Latzel: Der Antisemitismus erfährt gerade in der Corona-Zeit eine hoch problematische Koppelung mit Verschwörungstheorien und es ist eine Schande, dass es so etwas in Deutschland gibt. Ich sehe es als Gnade an, dass Menschen jüdischen Glaubens nach der Shoah weiter hier leben. Dieses Jahr feiern wir 1700 Jahre jüdisches Leben in Deutschland. Die Evangelische Kirche im Rheinland hat sich mit der Anerkennung der bleibenden Erwählung des jüdischen Volkes sehr klar positioniert. Und wir werden auch in Zukunft alles dafür tun, dass Antisemitismus, ganz gleich, aus welchem Lager er kommt, keinen Platz in Deutschland hat. Jüdisches Leben gehört selbstverständlich zu unserem Land.
Nirgendwo in Deutschland leben so viele Muslime wie in Nordrhein-Westfalen. Wie stellen Sie sich das interreligiöse Miteinander vor?

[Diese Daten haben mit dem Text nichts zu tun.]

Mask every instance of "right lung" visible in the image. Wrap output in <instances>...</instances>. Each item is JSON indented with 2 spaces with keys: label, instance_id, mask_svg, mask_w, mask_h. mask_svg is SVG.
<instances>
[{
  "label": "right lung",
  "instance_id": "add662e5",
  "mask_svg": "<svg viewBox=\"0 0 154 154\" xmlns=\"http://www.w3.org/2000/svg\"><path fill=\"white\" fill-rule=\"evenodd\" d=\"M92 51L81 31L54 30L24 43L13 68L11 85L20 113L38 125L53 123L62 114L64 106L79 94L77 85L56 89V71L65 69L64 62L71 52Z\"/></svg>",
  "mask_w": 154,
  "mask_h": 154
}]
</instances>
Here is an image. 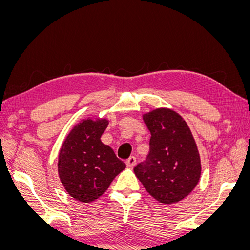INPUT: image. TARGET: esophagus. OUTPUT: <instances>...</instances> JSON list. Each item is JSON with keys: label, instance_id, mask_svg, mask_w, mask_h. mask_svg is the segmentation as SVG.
I'll list each match as a JSON object with an SVG mask.
<instances>
[{"label": "esophagus", "instance_id": "esophagus-1", "mask_svg": "<svg viewBox=\"0 0 250 250\" xmlns=\"http://www.w3.org/2000/svg\"><path fill=\"white\" fill-rule=\"evenodd\" d=\"M135 164H137V158H135L134 156H130L128 160H126V166L128 168H132L135 166Z\"/></svg>", "mask_w": 250, "mask_h": 250}]
</instances>
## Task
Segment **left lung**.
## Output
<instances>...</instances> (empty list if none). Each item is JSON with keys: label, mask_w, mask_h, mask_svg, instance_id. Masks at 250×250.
<instances>
[{"label": "left lung", "mask_w": 250, "mask_h": 250, "mask_svg": "<svg viewBox=\"0 0 250 250\" xmlns=\"http://www.w3.org/2000/svg\"><path fill=\"white\" fill-rule=\"evenodd\" d=\"M151 133L149 154L134 167L147 192L162 203L190 194L200 178L201 165L190 128L178 113L158 108L144 116Z\"/></svg>", "instance_id": "8db88e82"}]
</instances>
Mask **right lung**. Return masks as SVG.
Listing matches in <instances>:
<instances>
[{
  "label": "right lung",
  "mask_w": 250,
  "mask_h": 250,
  "mask_svg": "<svg viewBox=\"0 0 250 250\" xmlns=\"http://www.w3.org/2000/svg\"><path fill=\"white\" fill-rule=\"evenodd\" d=\"M106 120H84L74 127L60 149L58 173L66 192L82 202L94 201L107 190L126 165L100 138Z\"/></svg>",
  "instance_id": "add662e5"
}]
</instances>
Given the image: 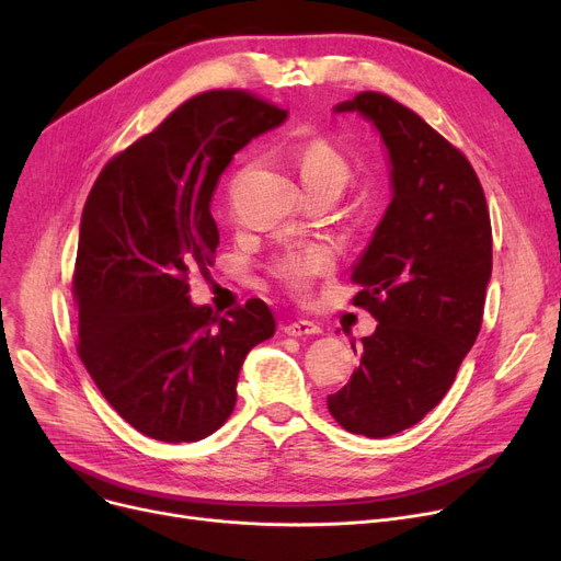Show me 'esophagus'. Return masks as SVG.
<instances>
[{"mask_svg": "<svg viewBox=\"0 0 561 561\" xmlns=\"http://www.w3.org/2000/svg\"><path fill=\"white\" fill-rule=\"evenodd\" d=\"M284 332L288 336H313V334H320V328L311 320H290L284 328Z\"/></svg>", "mask_w": 561, "mask_h": 561, "instance_id": "1", "label": "esophagus"}]
</instances>
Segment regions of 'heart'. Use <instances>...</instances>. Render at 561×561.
Wrapping results in <instances>:
<instances>
[{
    "label": "heart",
    "mask_w": 561,
    "mask_h": 561,
    "mask_svg": "<svg viewBox=\"0 0 561 561\" xmlns=\"http://www.w3.org/2000/svg\"><path fill=\"white\" fill-rule=\"evenodd\" d=\"M296 168L307 193L332 191L341 195L350 180V163L336 145L322 138L305 142L296 152ZM332 265V250L322 243H309L284 252L275 261V275L290 288L302 290Z\"/></svg>",
    "instance_id": "b5f03b06"
}]
</instances>
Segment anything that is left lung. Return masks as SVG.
Masks as SVG:
<instances>
[{
    "mask_svg": "<svg viewBox=\"0 0 561 561\" xmlns=\"http://www.w3.org/2000/svg\"><path fill=\"white\" fill-rule=\"evenodd\" d=\"M334 111L377 129L393 195L352 268L362 286L352 305L379 325L328 409L343 430L381 438L423 421L473 347L491 279V220L473 165L421 115L373 91Z\"/></svg>",
    "mask_w": 561,
    "mask_h": 561,
    "instance_id": "left-lung-1",
    "label": "left lung"
}]
</instances>
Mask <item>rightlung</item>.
I'll list each match as a JSON object with an SVG mask.
<instances>
[{
  "mask_svg": "<svg viewBox=\"0 0 561 561\" xmlns=\"http://www.w3.org/2000/svg\"><path fill=\"white\" fill-rule=\"evenodd\" d=\"M286 115L245 91L202 93L113 157L85 199L77 350L108 404L145 436L182 444L214 434L231 416L248 352L275 334L263 300L227 316L195 307L188 275L214 263L220 174Z\"/></svg>",
  "mask_w": 561,
  "mask_h": 561,
  "instance_id": "right-lung-1",
  "label": "right lung"
}]
</instances>
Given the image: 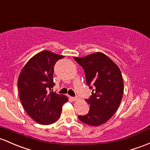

Latzel: Die Religionsfreiheit ist prägend für unser Land. Dafür treten wir als rheinische Kirche ein und das gilt selbstverständlich auch für die Menschen muslimischen Glaubens. Wir unterstützen die freie Religionsausübung und die Möglichkeit eines islamischen Religionsunterrichts. Gleichzeitig sind wir im Gespräch darüber, wie unsere beiden Religionen zu einer demokratischen und offenen Gesellschaft beitragen können. Es ist immer wichtig, miteinander zu reden statt übereinander, und ich freue mich, die guten Kontakte zu den muslimischen Gemeinden auch in Zukunft zu pflegen.
Bleiben Sie bei Ihrer ablehnenden Haltung zum assistierten Suizid?
Latzel: Dass wir diese Diskussion jetzt sowohl innerhalb unserer Kirche als auch in der Gesellschaft insgesamt führen, ist gut. Es liegen mehrere Gesetzesvorlagen vor, die auf das Urteil des Bundesverfassungsgerichts reagieren. Mir ist wichtig, dass wir als Kirchen unseren Beitrag leisten, um zu einer guten Lösung zu kommen. Die Frage lässt sich aber nicht auf den assistierten Suizid verkürzen, sondern es geht darum, die Herausforderungen an den Grenzen des menschlichen Lebens sensibel wahrzunehmen. Was brauchen sterbende Menschen, was ihre Angehörigen, was die Ärzte und Arztinnen und das Pflegepersonal? Unsere Aufgabe als Kirche ist es, Menschen beim Sterben und nicht zum Sterben zu begleiten. Wir respektieren, wenn Einzelne einen anderen Weg für sich wählen, aber wir als Diakonie und Kirche werden uns nicht für den assistierten Suizid einsetzen.
Wenn Sie Ihren Glauben in einem Satz formulieren müssten, welcher wäre das?
Latzel: Mein evangelischer Glaube lässt mich wagemutig leben, weil ich weiß, dass ich im Letzten gehalten bin und so mein eigenes Leben liebend für andere einsetzen kann.